The workers, some of them volunteers, do not have enough food or water for their families, but they keep going because recording the number of Palestinians dying matters to them, said Hamad Hassan Al Najjar.

He said the psychological toll of the work was immense. Holding a piece of white paper with handwritten information about one of the dead, the 42-year-old said he was often shocked to find the badly damaged corpse of a friend or relative brought in.

The body of the morgue’s director, Saeed Al-Shorbaji, and those of several of his family members, arrived in early December, after they were killed in an Israeli airstrike, Al Najjar said.

“He was one of the pillars of this morgue,” said Al Najjar, his face worn with sadness and fatigue. Preparing the bodies of dead children, some of them missing heads or limbs, was the most painful task: “It takes you hours to recover your psychological balance, to recover from the effects of this shock.”

The Israel Defense Forces (IDF) has expressed regret for civilian deaths but blamed Hamas – the Palestinian militant group that ran the Gaza Strip – for sheltering in densely populated areas. Hamas gunmen killed 1,200 people in the Oct. 7 attack, most of them civilians, and seized some 240 hostages.

Israel says it will continue its offensive until Hamas is eliminated, the hostages returned and the threat of future attacks on Israel removed.

An Israeli military spokesperson said in response to a comment request for this article that the IDF “follows international law and takes feasible precautions to mitigate civilian harm”.


The data recorded by Al Najjar and his colleagues is collated by workers at an information centre set up by the health ministry at the Nasser Hospital, in the city of Khan Younis. Ministry staff fled their offices at Al-Shifa Hospital in northern Gaza after Israeli forces entered it in mid-November.   

Ministry spokesperson Ashraf Al-Qidra, a 50-year-old doctor, reads the numbers at press conferences, or posts the figures on social media if communications are hampered by the hostilities. The head of the ministry’s information centre did not respond to requests for comment.

Since early December, the ministry has said it was unable to collect regular reports from morgues at hospitals in northern Gaza, amid the collapse of communications services and other infrastructure in Gaza due to the Israeli offensive.

According to the World Health Organization (WHO), only six of Gaza’s 36 hospitals were receiving casualties as of Wednesday, all of them in the south.
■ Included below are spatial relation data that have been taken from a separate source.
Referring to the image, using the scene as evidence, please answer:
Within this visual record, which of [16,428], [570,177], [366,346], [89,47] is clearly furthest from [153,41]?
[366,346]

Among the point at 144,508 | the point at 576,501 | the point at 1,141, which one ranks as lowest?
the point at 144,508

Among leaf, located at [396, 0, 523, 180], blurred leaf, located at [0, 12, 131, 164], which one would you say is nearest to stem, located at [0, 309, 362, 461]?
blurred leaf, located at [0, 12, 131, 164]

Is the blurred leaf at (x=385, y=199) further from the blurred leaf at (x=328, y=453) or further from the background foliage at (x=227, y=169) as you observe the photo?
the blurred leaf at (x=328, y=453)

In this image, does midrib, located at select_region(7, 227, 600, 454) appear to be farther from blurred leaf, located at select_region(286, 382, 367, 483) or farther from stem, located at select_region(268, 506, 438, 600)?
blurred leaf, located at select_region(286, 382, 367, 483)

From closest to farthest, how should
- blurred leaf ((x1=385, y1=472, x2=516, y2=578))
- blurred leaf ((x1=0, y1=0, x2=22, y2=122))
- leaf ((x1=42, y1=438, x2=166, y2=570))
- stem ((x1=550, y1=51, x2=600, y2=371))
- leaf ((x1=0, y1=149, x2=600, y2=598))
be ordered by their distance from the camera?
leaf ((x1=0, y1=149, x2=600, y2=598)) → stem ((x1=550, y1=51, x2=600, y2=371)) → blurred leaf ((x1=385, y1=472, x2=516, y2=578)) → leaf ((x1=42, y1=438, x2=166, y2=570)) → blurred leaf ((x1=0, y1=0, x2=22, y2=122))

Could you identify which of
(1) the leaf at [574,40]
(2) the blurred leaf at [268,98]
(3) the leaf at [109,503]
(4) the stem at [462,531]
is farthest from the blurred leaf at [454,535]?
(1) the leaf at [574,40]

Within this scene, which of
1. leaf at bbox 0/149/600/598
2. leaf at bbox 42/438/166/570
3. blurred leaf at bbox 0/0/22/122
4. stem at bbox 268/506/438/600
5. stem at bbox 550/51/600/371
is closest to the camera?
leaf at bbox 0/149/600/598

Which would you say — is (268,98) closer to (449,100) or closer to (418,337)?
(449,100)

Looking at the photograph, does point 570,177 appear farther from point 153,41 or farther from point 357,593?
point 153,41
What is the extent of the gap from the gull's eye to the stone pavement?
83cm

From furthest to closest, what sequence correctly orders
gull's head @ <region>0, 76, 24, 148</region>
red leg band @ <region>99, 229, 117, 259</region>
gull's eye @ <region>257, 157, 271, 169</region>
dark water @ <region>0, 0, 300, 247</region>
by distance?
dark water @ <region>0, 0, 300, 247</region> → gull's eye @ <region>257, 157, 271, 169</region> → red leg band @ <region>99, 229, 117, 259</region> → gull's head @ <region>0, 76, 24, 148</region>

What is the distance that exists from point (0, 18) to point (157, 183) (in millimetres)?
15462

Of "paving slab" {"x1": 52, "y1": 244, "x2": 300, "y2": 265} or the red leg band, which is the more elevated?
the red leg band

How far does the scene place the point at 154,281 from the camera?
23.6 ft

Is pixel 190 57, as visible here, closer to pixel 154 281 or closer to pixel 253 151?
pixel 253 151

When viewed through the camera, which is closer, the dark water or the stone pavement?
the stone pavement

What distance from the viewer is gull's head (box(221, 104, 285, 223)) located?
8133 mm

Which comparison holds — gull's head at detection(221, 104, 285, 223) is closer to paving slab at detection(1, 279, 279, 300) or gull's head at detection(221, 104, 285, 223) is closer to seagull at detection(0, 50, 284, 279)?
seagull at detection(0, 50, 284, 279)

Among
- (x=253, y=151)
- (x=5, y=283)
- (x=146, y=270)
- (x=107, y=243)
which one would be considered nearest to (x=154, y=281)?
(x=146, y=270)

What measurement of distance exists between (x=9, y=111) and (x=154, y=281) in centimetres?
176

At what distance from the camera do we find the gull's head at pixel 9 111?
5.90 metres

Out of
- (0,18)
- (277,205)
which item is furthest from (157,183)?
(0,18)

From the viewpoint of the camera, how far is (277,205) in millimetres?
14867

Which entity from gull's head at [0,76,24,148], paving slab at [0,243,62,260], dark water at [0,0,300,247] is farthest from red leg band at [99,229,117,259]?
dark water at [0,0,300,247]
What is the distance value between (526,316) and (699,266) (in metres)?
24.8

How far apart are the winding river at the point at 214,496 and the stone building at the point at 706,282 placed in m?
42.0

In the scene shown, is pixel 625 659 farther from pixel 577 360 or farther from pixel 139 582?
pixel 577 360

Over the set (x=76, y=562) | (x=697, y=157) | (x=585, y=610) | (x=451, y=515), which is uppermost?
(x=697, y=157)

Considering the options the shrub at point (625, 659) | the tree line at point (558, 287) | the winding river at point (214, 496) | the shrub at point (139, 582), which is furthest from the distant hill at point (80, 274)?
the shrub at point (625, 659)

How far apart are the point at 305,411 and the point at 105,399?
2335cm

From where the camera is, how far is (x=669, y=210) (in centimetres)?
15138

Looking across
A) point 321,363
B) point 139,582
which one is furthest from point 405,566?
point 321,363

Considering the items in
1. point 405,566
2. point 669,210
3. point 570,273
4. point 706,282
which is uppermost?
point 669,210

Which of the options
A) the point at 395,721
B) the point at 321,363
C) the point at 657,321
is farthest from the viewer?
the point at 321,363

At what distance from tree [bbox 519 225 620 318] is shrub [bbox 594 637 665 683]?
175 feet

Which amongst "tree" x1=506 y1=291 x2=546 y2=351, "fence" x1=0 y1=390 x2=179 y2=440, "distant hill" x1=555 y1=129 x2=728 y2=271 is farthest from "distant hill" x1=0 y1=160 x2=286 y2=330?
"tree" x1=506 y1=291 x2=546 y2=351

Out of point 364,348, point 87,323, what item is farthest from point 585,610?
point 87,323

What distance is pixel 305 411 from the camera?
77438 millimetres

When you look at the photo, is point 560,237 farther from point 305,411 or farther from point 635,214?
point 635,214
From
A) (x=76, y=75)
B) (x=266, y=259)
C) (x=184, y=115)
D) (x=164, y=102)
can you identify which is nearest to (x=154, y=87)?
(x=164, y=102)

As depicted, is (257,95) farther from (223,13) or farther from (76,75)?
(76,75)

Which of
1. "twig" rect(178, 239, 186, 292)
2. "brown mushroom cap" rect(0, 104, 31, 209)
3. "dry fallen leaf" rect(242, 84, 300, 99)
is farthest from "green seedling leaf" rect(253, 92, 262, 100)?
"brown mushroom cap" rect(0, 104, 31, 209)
The WHO cited this as one reason it believes the ministry’s tally may be an undercount; the toll also excludes dead who were never taken to hospitals or whose bodies were never recovered. The WHO and other experts said it was not possible for now to determine the extent of any undercounting. 

U.S. President Joe Biden said on Oct. 25 he had “no confidence” in the Palestinian data. The ministry’s figures say nothing about cause of death, and they don’t distinguish between civilians and combatants.

Following Biden’s remark, the ministry released a 212-page report listing 7,028 people killed in the conflict until Oct. 26, including identity cards, names, age and sex. Since then, the ministry has not released such detailed data, making it hard for researchers to corroborate the latest figures.

However, the United Nations – which has long-standing cooperation with Palestinian health authorities – continues to vouch for the quality of the data. The WHO noted that – compared to previous conflicts in Gaza – the figures show more civilians have been killed, including a greater proportion of women and children.   

Israeli officials this month said they believe the data released to date is broadly accurate; they have estimated that one third of those killed in Gaza are enemy combatants, without providing detailed figures.

The Palestinian Health Ministry, which is located in the occupied West Bank and pays the salaries of Gazan ministry workers, said it has lost almost all contact recently with hospitals in the enclave. It also has no information on the fate of several hundred health workers arrested by Israeli forces, it added.

Asked about the arrests, the IDF said it had detained some hospital staff based on intelligence that Hamas was using medical facilities for its operations. Those not involved in these activities were released after questioning, it said, without providing the number of detainees.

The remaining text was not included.